You’re not going to do this because you don’t perceive that you have skin in the game. You’re correctly assuming that part of what you were paying for is quality, and you likely haven’t been in QA. You likely haven’t received that mail in the middle of the night from the development team, who has been chasing that slippery bug for the past two weeks where they ask, “Can you try this patch? We think we fixed your bug.”

And they did. Because you took the time to think before you submitted your report, which leads us to our last part of the QA mindset…

Do I perform these actions unfailingly?

The last QA dictate is the most important and the least likely one that you perform. The last dictate is: “In the face of a problem, do you act to correct it? Unfailingly?”

There’s a bias towards system and applications crashes in the observations above because these crashes are the defects that give us the most rage. And while identifying and fixing these crashes is an obvious high priority, there’s a whole other class of defects of equal priority that are less obvious.

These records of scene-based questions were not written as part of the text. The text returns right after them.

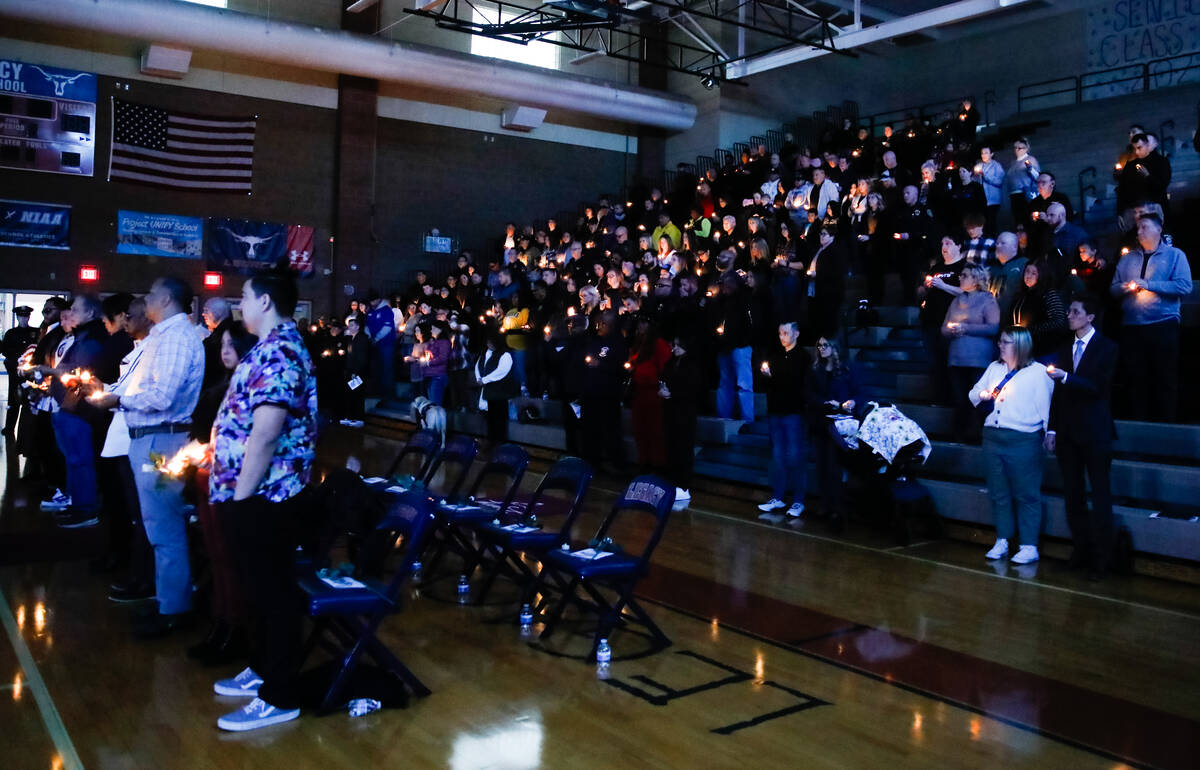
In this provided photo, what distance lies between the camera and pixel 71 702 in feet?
12.6

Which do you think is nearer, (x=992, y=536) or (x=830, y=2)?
(x=992, y=536)

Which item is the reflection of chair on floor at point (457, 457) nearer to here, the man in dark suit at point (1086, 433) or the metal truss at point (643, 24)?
the man in dark suit at point (1086, 433)

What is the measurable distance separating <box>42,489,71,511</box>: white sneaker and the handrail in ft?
50.3

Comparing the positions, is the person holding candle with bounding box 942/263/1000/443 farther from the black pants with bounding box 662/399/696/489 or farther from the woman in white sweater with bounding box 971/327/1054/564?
the black pants with bounding box 662/399/696/489

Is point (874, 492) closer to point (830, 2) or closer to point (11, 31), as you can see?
point (830, 2)

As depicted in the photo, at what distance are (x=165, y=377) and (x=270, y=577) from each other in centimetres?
157

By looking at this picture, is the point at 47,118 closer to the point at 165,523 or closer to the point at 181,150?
the point at 181,150

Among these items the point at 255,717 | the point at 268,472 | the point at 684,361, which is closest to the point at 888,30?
the point at 684,361

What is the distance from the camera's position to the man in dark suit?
239 inches

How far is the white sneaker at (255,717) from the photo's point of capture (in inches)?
141

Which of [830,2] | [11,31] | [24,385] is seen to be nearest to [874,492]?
[24,385]

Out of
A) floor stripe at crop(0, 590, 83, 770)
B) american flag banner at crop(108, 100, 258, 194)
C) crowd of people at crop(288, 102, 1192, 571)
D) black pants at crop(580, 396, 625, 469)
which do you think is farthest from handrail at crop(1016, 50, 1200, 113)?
floor stripe at crop(0, 590, 83, 770)

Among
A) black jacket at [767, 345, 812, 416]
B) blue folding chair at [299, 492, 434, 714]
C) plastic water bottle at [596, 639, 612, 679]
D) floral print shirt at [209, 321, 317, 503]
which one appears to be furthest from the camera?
black jacket at [767, 345, 812, 416]

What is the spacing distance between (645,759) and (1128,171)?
291 inches
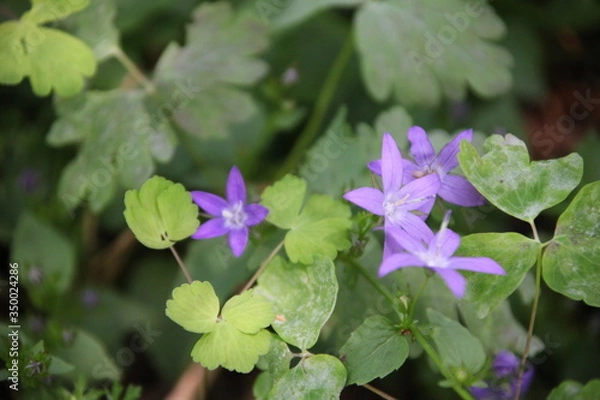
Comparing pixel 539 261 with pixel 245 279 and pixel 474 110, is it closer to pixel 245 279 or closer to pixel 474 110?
pixel 245 279

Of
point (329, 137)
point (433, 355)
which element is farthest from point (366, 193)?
point (329, 137)

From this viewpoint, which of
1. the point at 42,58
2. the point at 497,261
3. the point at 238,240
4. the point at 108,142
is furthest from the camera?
the point at 108,142

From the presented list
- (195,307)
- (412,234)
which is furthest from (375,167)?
(195,307)

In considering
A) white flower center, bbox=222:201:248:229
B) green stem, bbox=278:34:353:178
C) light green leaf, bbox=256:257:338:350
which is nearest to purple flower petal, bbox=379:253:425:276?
light green leaf, bbox=256:257:338:350

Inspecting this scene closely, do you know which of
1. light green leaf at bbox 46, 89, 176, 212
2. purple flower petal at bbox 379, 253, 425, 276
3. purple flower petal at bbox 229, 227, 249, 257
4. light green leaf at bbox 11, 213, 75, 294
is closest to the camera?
A: purple flower petal at bbox 379, 253, 425, 276

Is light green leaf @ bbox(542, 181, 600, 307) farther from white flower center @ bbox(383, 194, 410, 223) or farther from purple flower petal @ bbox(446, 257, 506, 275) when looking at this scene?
white flower center @ bbox(383, 194, 410, 223)

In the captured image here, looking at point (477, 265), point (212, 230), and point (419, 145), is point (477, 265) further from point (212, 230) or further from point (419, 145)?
point (212, 230)
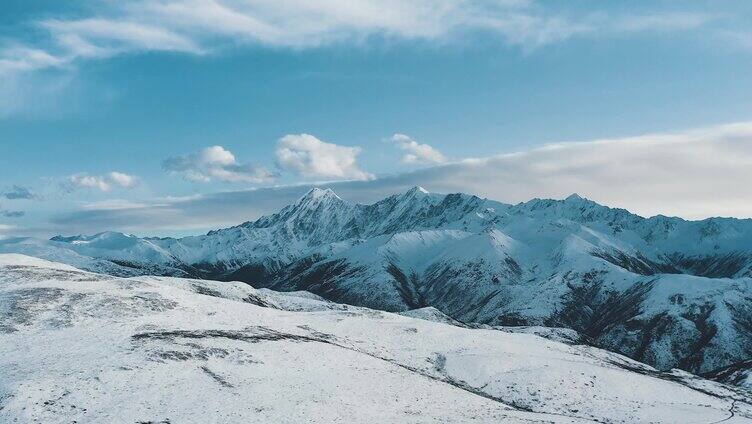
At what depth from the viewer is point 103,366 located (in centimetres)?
4859

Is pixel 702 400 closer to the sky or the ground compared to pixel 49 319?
closer to the ground

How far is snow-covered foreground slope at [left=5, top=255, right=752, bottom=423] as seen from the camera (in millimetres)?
44281

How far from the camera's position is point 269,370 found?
54.1 m

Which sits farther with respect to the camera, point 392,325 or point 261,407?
point 392,325

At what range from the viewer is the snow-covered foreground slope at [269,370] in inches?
1743

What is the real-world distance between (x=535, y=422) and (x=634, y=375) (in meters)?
28.2

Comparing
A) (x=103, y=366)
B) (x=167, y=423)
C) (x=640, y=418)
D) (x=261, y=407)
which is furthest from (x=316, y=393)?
(x=640, y=418)

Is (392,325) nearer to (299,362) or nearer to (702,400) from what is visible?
(299,362)

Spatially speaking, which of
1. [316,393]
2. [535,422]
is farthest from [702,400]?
[316,393]

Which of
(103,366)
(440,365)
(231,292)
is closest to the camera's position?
(103,366)

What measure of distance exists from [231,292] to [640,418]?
81.5 meters

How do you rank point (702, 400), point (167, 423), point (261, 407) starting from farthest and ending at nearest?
point (702, 400)
point (261, 407)
point (167, 423)

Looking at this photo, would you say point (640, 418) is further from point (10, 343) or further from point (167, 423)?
point (10, 343)

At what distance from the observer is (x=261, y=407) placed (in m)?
45.0
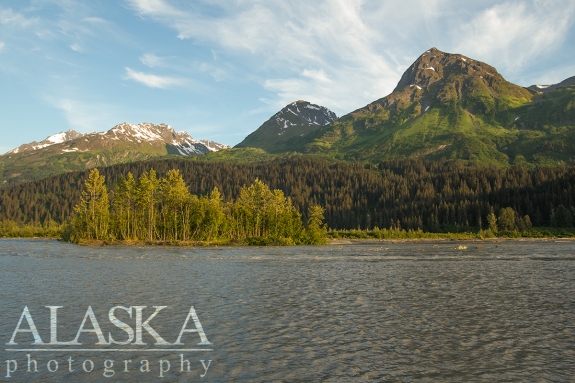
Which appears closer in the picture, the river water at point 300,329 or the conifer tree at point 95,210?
the river water at point 300,329

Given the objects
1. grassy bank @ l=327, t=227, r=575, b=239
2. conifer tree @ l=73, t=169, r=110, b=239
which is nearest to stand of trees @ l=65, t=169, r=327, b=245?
conifer tree @ l=73, t=169, r=110, b=239

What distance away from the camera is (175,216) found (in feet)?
429

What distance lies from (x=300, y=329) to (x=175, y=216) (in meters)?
110

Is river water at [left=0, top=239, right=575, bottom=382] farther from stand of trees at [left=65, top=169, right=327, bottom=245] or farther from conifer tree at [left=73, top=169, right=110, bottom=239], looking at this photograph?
conifer tree at [left=73, top=169, right=110, bottom=239]

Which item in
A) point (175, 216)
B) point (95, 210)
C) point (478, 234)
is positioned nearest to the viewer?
point (175, 216)

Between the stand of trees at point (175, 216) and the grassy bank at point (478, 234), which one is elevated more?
the stand of trees at point (175, 216)

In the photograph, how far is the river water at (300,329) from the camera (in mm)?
18438

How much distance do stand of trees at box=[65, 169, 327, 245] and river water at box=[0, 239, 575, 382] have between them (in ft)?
277

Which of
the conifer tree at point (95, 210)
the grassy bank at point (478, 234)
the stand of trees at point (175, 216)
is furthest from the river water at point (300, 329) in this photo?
the grassy bank at point (478, 234)

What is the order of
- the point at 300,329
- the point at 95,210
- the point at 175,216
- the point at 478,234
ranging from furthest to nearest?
the point at 478,234
the point at 95,210
the point at 175,216
the point at 300,329

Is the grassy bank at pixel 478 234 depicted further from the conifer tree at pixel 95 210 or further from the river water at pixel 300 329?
the river water at pixel 300 329

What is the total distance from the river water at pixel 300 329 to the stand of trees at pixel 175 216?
84.6 m

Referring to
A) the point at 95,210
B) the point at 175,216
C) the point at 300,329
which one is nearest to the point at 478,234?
the point at 175,216

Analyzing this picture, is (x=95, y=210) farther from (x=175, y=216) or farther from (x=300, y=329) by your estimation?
(x=300, y=329)
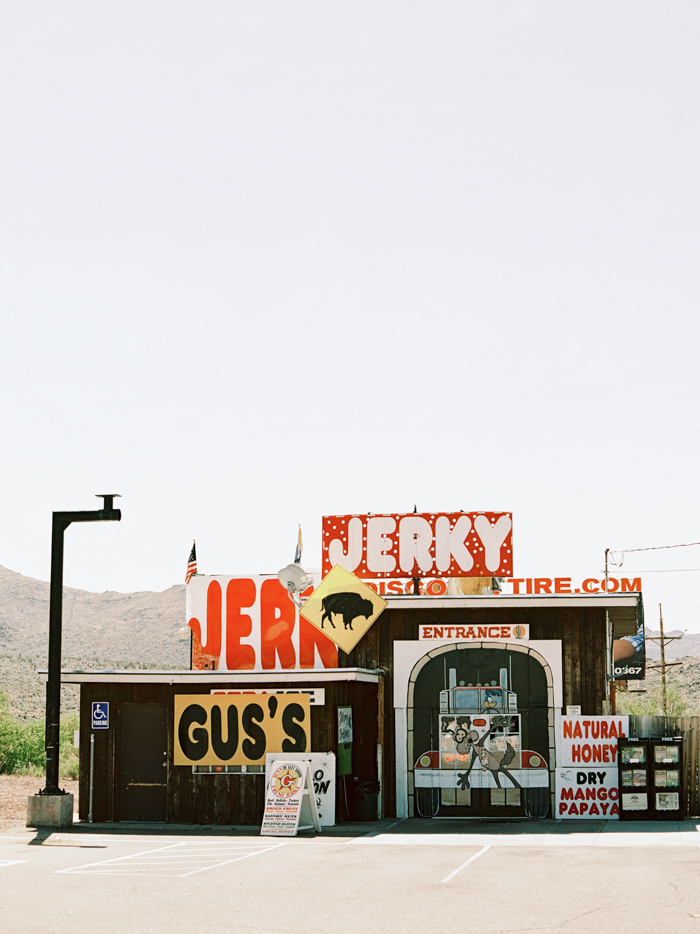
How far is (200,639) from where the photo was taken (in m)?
26.3

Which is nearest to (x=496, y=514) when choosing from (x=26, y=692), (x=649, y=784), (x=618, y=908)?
(x=649, y=784)

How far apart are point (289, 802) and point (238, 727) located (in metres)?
2.59

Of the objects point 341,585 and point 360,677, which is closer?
point 360,677

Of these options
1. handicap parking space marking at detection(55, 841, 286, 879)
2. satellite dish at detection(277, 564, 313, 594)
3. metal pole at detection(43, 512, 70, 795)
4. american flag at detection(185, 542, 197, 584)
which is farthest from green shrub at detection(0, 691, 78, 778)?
handicap parking space marking at detection(55, 841, 286, 879)

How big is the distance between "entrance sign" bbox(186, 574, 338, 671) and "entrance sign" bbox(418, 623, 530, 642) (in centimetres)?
280

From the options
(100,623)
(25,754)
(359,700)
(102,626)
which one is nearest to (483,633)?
(359,700)

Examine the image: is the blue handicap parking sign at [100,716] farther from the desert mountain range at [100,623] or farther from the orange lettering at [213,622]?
the desert mountain range at [100,623]

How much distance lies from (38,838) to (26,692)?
6652 cm

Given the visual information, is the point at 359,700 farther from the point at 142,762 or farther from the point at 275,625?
the point at 142,762

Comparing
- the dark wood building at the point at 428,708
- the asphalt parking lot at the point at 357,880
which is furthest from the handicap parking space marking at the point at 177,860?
the dark wood building at the point at 428,708

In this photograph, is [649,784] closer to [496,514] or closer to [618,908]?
[496,514]

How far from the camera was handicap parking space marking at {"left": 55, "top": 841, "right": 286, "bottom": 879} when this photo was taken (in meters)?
15.7

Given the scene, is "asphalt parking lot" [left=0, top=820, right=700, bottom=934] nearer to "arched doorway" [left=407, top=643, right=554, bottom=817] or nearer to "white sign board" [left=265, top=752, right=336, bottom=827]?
"white sign board" [left=265, top=752, right=336, bottom=827]

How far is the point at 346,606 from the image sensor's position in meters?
24.7
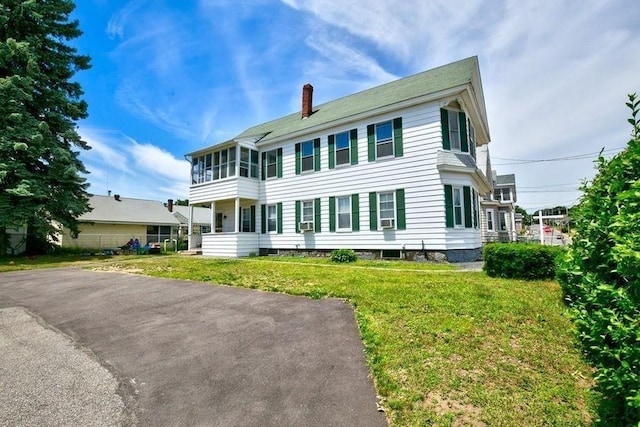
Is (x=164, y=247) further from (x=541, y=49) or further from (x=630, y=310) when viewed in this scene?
(x=630, y=310)

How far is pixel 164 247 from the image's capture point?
2928 cm

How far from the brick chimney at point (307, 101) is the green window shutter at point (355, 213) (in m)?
8.02

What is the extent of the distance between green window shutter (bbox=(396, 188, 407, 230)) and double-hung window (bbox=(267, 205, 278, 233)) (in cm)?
758

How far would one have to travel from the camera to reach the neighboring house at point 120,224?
28.1m

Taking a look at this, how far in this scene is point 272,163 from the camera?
62.9 ft

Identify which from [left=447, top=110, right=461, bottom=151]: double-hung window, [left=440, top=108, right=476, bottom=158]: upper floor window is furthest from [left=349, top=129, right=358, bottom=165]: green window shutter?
[left=447, top=110, right=461, bottom=151]: double-hung window

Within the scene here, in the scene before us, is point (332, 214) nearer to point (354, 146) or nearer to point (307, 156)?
point (354, 146)

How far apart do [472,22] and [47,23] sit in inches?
988

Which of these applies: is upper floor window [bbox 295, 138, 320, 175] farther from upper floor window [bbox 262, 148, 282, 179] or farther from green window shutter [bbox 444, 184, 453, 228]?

My favorite internal application at Apple is a product called Radar. It’s a Cocoa application that served as our bug tracking system, and if you wanted to know what was going on regarding a specific application at Apple, you went to Radar.

For many groups at Apple, Radar was religion. An issue regarding a product was not considered to exist until it was in Radar. If someone asked me, “Have you seen this bug in your product?” My immediate response was, “Is this in Radar?” “No.” “We’re not talking until you’ve filed Radar.” Case closed. For now.

The unfailing rules were:

  • If you see something wrong in the product – however big or small, report it as best you can.
  • It is good form to take the time to report the issue as descriptively and thoroughly as possible, but it is more important to report the issue.
  • It is also good form to check if the issue has been reported by someone else, but it is more important to report the issue.
  • When the issue is reported as fixed, take the time to confirm it as such, because more often than not, it’s not and/or it created another related issue.
  • Failure to follow these rules will be met with an immediate reminder of the aforementioned rules.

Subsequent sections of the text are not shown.